Verslag vergadering Commissie voor Economie, Werk, Sociale Economie, Wetenschap en Innovatie
Verslag
– Wegens de coronamaatregelen werd deze vraag om uitleg via videoconferentie behandeld.
De heer Gryffroy heeft het woord.
Ik heb daarnet niet willen tussenkomen op de vraag van de heer Rzoska omdat mijn vraag daar eigenlijk wat complementair op is, heel specifiek wat de waterstofstrategie betreft.
Minister, het Vlaams regeerakkoord en het relanceplan Vlaamse Veerkracht stipuleren beide de ambitie om van Vlaanderen een waterstoftopregio te maken. U kondigde eerder ook al aan dat 125 miljoen euro uit het relanceplan naar onderzoek en innovatie rond waterstof gaat. Samen met die aangekondigde investering presenteerde u ook een Vlaamse waterstofvisie.
We lezen nu dat federaal minister van Energie, Tinne Van der Straeten, van België de waterstofhub van Europa wil maken. Daarom wil ze nog voor de zomer een strategie presenteren die het potentieel van ons land daarvoor optimaal moet benutten.
De kans bestaat dus dat we binnenkort met twee eventueel verschillende waterstofvisies zullen zitten. In de Vlaamse visie wordt immers de deur opengezet voor blauwe waterstof terwijl we weten dat er andere partijen zijn die volop willen inzetten op groene waterstof.

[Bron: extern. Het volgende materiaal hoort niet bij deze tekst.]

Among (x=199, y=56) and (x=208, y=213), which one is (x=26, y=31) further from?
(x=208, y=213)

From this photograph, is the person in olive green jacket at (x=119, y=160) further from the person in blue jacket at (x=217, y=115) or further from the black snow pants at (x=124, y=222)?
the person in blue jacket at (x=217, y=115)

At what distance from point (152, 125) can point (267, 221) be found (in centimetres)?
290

Voor alle duidelijkheid, gele waterstof bestaat niet.
Ik heb dan ook een aantal vragen voor u, minister.
Hebt u al contact gehad met uw federale collega over haar waterstofstrategie? Hoe zult u ervoor zorgen dat de visies complementair en niet tegenstrijdig zijn? Wat is de exacte bevoegdheidsverdeling inzake de waterstofproblematiek?
Minister Crevits heeft het woord.
Mijnheer Gryffroy, ik dank u voor de vraag.
De federale minister van Energie heeft inderdaad benadrukt dat België alle troeven in handen heeft om een waterstofhub te worden naar aanleiding van een studie van Deloitte over de rol van gasvormige energiedragers in een klimaatneutraal België. Ik sta uiteraard ook op die lijn. We hebben ook heel sterke onderzoeksinstellingen met de nodige expertise, en bedrijven en havens die volop werk maken van waterstoftoepassingen.
De aankondiging van een mogelijke federale waterstofstrategie is nog maar pas in de pers verschenen, dus veel concrete teksten heb ik nog niet gelezen. Maar ik kan u geruststellen dat ik al een aantal keer overleg heb gehad met minister Van der Straeten. Ook mijn kabinet staat meermaals in contact met onze federale collega’s.
Op zich sta ik niet negatief tegenover een federaal initiatief voor een waterstofvisie. Er zijn een aantal federale hefbomen rond waterstof, waar Vlaanderen alleen maar baat bij heeft als die goed worden ingevuld. Mijnheer Gryffroy, het klopt dus absoluut dat onze visie complementair en dus niet tegenstrijdig mag zijn. In de Deloitte-studie staat alvast een sterke aanbeveling om de samenwerking met de regio’s te maximaliseren. Ik merk in onze contacten met het federale niveau een grote bereidheid om hier complementair te werken. Maar uiteraard volg ik dit samen met mijn kabinet nauwgezet op.
Zoals ik al op de vraag van collega Rzoska geantwoord heb, is er de voorbije maanden gewerkt aan een gezamenlijke tekst voor het nationaal herstelplan. Zowel Vlaanderen, Wallonië als de federale overheid heeft behoorlijk grote middelen voor waterstofprojecten vrijgemaakt. We hebben ook een gezamenlijke hervormingsfiche opgesteld waarin de basis is gelegd voor onderlinge afstemming, met een afspraak om dat verder uit te werken. Daarvoor is het net ook een hervormingsfiche.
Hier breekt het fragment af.